To prove that a × c is an improper subset of b × c, we need to show that every element in a × c is also an element of b × c.

Let's assume that a is an improper subset of b. This means that every element in a is also an element of b, but b may have additional elements that are not in a.

Now, let's consider an arbitrary element (x, y) in a × c. Here, x represents an element from set a and y represents an element from set c.
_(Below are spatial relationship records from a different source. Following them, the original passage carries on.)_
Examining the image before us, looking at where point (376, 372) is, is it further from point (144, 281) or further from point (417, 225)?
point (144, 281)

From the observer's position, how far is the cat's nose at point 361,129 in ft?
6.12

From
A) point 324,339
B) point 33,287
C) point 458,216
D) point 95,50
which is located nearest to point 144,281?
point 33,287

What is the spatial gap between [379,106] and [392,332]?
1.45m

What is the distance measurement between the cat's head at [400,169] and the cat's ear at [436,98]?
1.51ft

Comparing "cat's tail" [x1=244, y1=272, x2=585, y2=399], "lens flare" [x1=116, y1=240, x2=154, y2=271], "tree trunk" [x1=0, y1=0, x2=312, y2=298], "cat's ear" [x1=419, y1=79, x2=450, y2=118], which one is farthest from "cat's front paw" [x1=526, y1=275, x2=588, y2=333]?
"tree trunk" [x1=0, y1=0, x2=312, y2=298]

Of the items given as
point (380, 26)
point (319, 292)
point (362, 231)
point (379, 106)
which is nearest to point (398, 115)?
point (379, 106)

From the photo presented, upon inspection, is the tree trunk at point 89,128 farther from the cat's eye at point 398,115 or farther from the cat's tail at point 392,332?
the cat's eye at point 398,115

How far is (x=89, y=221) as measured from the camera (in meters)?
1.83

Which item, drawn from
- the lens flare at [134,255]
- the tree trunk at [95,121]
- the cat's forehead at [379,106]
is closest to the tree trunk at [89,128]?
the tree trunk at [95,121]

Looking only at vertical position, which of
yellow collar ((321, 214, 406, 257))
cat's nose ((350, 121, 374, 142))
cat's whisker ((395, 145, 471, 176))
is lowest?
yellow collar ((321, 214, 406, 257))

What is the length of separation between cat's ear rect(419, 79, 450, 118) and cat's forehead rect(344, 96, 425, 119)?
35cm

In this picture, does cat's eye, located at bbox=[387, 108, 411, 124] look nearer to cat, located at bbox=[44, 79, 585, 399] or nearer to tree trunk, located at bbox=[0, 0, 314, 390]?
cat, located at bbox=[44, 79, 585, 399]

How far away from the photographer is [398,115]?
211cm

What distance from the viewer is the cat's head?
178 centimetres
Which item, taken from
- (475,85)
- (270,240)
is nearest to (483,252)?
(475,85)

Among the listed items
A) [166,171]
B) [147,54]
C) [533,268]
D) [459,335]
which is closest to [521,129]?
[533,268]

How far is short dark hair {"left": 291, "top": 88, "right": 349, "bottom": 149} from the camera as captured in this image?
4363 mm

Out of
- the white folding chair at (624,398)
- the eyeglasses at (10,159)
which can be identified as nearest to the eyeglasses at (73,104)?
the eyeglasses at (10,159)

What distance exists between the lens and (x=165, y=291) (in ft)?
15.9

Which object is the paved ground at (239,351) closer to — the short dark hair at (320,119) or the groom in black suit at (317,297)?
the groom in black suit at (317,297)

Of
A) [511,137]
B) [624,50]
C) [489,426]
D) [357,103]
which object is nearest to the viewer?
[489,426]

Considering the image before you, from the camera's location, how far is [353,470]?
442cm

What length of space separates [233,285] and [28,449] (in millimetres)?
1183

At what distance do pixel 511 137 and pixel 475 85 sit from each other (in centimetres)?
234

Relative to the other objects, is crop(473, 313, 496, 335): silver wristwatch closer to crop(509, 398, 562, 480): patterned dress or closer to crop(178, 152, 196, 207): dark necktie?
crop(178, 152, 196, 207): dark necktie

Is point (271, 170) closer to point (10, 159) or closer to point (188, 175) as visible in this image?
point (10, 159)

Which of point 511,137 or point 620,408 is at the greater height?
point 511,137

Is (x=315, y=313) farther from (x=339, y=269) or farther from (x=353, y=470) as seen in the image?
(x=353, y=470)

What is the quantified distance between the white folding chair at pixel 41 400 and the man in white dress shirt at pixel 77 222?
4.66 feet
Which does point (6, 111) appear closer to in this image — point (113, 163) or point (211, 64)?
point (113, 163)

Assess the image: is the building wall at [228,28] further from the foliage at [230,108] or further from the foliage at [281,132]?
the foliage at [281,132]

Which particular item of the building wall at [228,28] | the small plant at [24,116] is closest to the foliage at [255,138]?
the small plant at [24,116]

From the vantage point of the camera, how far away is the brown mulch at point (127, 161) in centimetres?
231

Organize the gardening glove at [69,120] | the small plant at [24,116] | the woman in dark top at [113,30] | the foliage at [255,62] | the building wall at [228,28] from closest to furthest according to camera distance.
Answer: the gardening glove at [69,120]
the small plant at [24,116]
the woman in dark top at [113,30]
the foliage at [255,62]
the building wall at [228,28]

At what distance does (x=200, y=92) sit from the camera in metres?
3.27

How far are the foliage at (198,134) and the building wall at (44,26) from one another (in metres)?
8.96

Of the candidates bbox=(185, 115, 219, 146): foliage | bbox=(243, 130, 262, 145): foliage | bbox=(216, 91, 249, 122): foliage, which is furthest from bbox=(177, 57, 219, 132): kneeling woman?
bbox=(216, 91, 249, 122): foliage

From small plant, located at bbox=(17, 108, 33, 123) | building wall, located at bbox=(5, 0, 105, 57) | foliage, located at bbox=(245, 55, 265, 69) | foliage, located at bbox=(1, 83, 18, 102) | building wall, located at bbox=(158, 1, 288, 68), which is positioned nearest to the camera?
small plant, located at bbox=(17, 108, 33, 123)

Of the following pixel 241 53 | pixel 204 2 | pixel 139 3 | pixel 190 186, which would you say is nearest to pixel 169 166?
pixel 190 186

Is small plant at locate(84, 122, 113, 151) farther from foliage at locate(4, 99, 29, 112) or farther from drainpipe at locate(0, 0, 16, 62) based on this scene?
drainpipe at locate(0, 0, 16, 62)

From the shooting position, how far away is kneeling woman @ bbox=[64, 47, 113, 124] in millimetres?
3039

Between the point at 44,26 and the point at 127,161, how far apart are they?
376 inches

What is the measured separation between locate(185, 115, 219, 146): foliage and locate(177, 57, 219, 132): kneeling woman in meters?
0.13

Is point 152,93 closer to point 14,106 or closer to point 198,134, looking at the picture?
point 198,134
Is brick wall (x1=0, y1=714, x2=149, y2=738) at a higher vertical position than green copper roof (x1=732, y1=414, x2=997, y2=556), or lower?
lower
We need to show that this element is also an element of b × c.

**Element (x, y) in a × c**

Since (x, y) is an element of a × c, it means that x is an element of a and y is an element of c.

**Proof: (x, y) is an element of b × c**

To show that (x, y) is an element of b × c, we need to demonstrate that x is an element of b and y is an element of c.

Since a is an improper subset of b, we know that x is an element of a, and therefore x is also an element of b.

Similarly, since y is an element of c, it follows that y is an element of c.

Hence, (x, y) is an element of b × c.

**Conclusion: a × c is an improper subset of b × c**

Since we have shown that every element in a × c is also an element of b × c, we can conclude that a × c is an improper subset of b × c.

This proof relies on the assumption that a is an improper subset of b. If this assumption is not true, the conclusion may not hold. Therefore, it's important to verify that a is indeed an improper subset of b before using this proof.

An improper subset is a subset containing every element of the original set. A proper subset contains some but not all of the elements of the original set. For example, consider a set {1,2,3,4,5,6}. Then {1,2,4} and {1} are the proper subset while {1,2,3,4,5} is an improper subset.